Berlusconi ora punta su Donadoni, accordo tra Ferrero e Zenga per la Samp

MILANO. Carlo Ancelotti non sarà l’allenatore del Milan. La fredda comunicazione, in due righe, è arrivata ieri sera dalla società rossonera. E poi il tweet di Ancelotti: «Ringrazio il Milan per l’interesse. È difficile dire no a un club a cui voglio tanto bene, ma devo riposare».

E Berlusconi pensa a Donadoni. È la notizia concreta di mercato di ieri, insieme a quello dell’accordo di Ferrero con Zenga alla Sampdoria. Il valzer di nomi, invece, prosegue per la panchina del Napoli, dove Emery non è affatto scontato.

E ufficiale, dal Brasile, anche il saluto di Neto alla Fiorentina. Il portiere, ora impegnato con la Selecao per la Coppa America,firmerà per la Juventus che poi lo collocherà in prestito probabilmente alla Samp, visto che i campioni d'Italia per la prossima stagione confermano la coppia Buffon-Storari (per lui rinnovo di un anno).

Per la Roma il primo nodo da sciogliere per la dirigenza di Trigoria è il riscatto di Nainggolan, che vuole rimanere nella capitale.

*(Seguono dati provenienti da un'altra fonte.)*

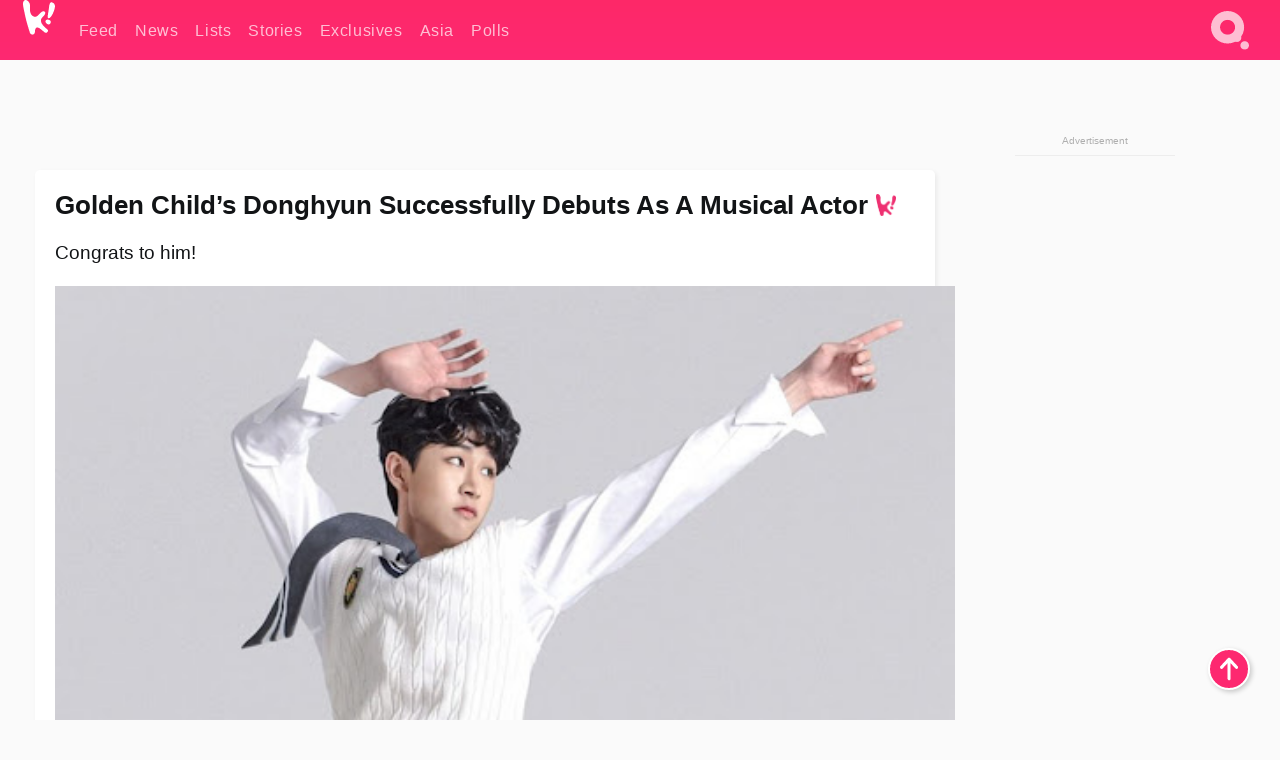

--- FILE ---
content_type: text/css
request_url: https://www.koreaboo.com/wp-content/themes/KbooOS2/css/taxonomy.css?v=da742b0046da
body_size: 560
content:
/* For the taxonomy header and widget. Appears on taxonomy archive pages and articles. */
.series-header-container {
    position: relative;
    width: 100%;
    color: var(--text-contrast);
    line-height: 0; /* I have no idea, but there's space at the bottom otherwise. */
    background-image: linear-gradient(180deg,#fff,#000);
    min-height: 150px;
    margin-bottom: 5px;
}

.series-header-container img {
    width: 100%;
    height: auto;
    max-height: 400px;
    object-fit: cover;
    /*
    we align the image a bit above vertical center
    because that's usually where the focal point is, usually...
    */
    object-position: 50% 30%;
    opacity: .9; /* darken w/bg so text stands out more */
}

.series-header-container.no-img {
    min-height: unset;
    background-color: var(--brand);
    padding: 10px;
    padding-left: 0;
}

.series-header-title {
    font-size: 3.1rem;
    line-height: 1.3;
    position: absolute;
    bottom: 20px;
    margin-bottom: 0;
    margin-left: 30px;
    color: var(--text-contrast);
    text-shadow: 2px 2px 4px #000;
    z-index: 2;
}

.no-img .series-header-title {
    position: static;
}

.longname .series-header-title {
    font-size: 2.25rem;
    margin-right: 30px;
    line-height: 1.1;
}

.series-description {
    margin: 30px;
    line-height: 1.5;
    p {
        margin-bottom: 15px;
        &:last-child {
            margin-bottom: 0;
        }
    }
}

@media screen and (max-width: 480px) { /* bp-mobile */
    .series-header-title {
        font-size: 2.25rem;
        padding-right: 10px;
        hyphens: auto;
        margin-left: 15px;
    }
    .series-description {
        margin: 15px 0 30px;
    }
}

/* Widget */
.series-post-widget {
    background-color: #1a1a1a;
    margin: 20px auto;
    width: 100%;
    max-width: 560px;
}

.series-posts-list {
    padding: 10px 15px;
}

.series-posts-list p {
    margin-bottom: 10px;
    line-height: 1.2;
}

.series-posts-list p.nav-link {
    text-align: right;
    margin-top: 20px;
}

.series-posts-list a {
    color: #fff;
    font-weight: 400;
    font-size: 1rem;
    transition: color 0.15s;
}
.series-posts-list a.nav {
    font-weight: 600;
}

.series-posts.list a:hover {
    color: var(--brand);
}
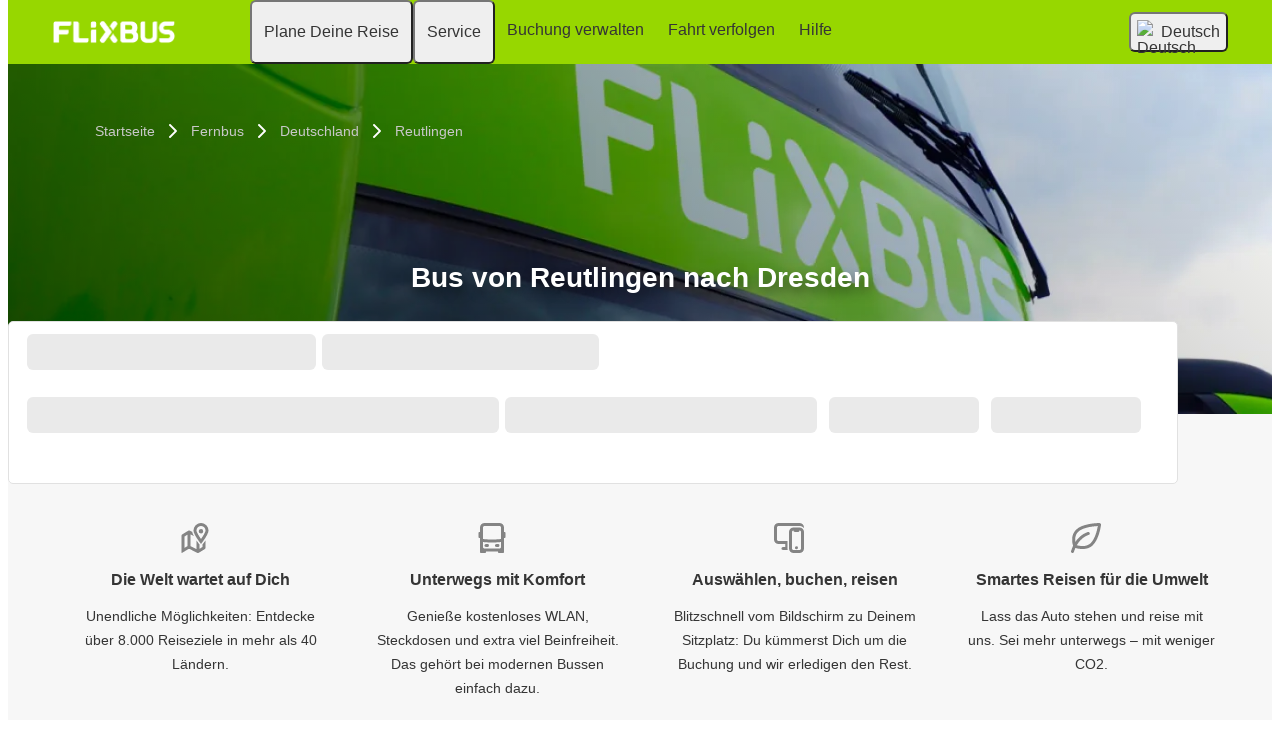

--- FILE ---
content_type: image/svg+xml
request_url: https://honeycomb-icons.hive.flixbus.com/9.0.0/flix-icons/svg/leaf.svg
body_size: 375
content:
<svg viewBox="0 0 24 24" xmlns="http://www.w3.org/2000/svg" class="flix-icon leaf"><path d="M21.7 2.39a1.2 1.2 0 0 0-.9-.39c-2.63.07-11.54.59-15.45 4.5-3.63 3.63-2.6 8.56-1.99 10.5l.06.14a24 24 0 0 0-1.38 3.57 1 1 0 0 0 1.92.57q.44-1.44 1-2.66l.07.03c1.1.33 2.8.72 4.7.72q4.26 0 6.84-2.57C20.42 12.96 21.7 5.51 22 3.32c.05-.34-.06-.68-.29-.93m-6.54 13q-2 1.98-5.43 1.98c-1.53 0-2.91-.3-3.88-.57 3.17-5.51 7.66-6.77 7.9-6.83a1 1 0 0 0-.5-1.94c-.25.07-4.84 1.32-8.39 6.6-.28-1.94-.18-4.64 1.9-6.72C9.29 5.4 15 4.28 19.87 4.04c-.67 4.02-2.2 8.86-4.7 11.35"/></svg>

Sembra invece sfumare l'ipotesi Handanovic per la porta: lo sloveno sta per rinnovare con l'Inter. Così per la Roma adesso circola il nome di Roberto Jimenez dell'Olympiacos, che era nel mirino proprio dell'Inter. Da non scartare anche l'ipotesi Romero. In uscita potrebbe esserci Pjanic, che ha offerte da Atletico Madrid (piace anche l'altro romanista Ljajic) e Barcellona.

La Lazio, secondo il ds Tare, sta per rifevare il nome di un acquisto, che non sarà un attaccante perché rimane Klose. Essien lascerà il Milan per andare al Panathinaikos, ma in casa rossonera il rebus da risolvere in primis è quello del tecnico: dopo il no di Ancelotti, a Berlusconi piacerebbe Donadoni, che ha fatto molto bene, nonostante tutto, in questi ultimi anni a Parma.

Circolano tanti nomi anche a Napoli – oltre a quello dell’allenatore, che dovrebbe essere Mihajlovic se arriverà il no di Emery – ma prima bisogna capire che fine faranno HIguain e Callejon. Capitolo Juve: oltre a Dybala e Khedira già bianconeri, circolano i nomi del belga Witsel e del brasiliano Oscar. Ma il sogno di Marotta e Paratici è un grande attaccante, ovvero Cavani o Van Persie.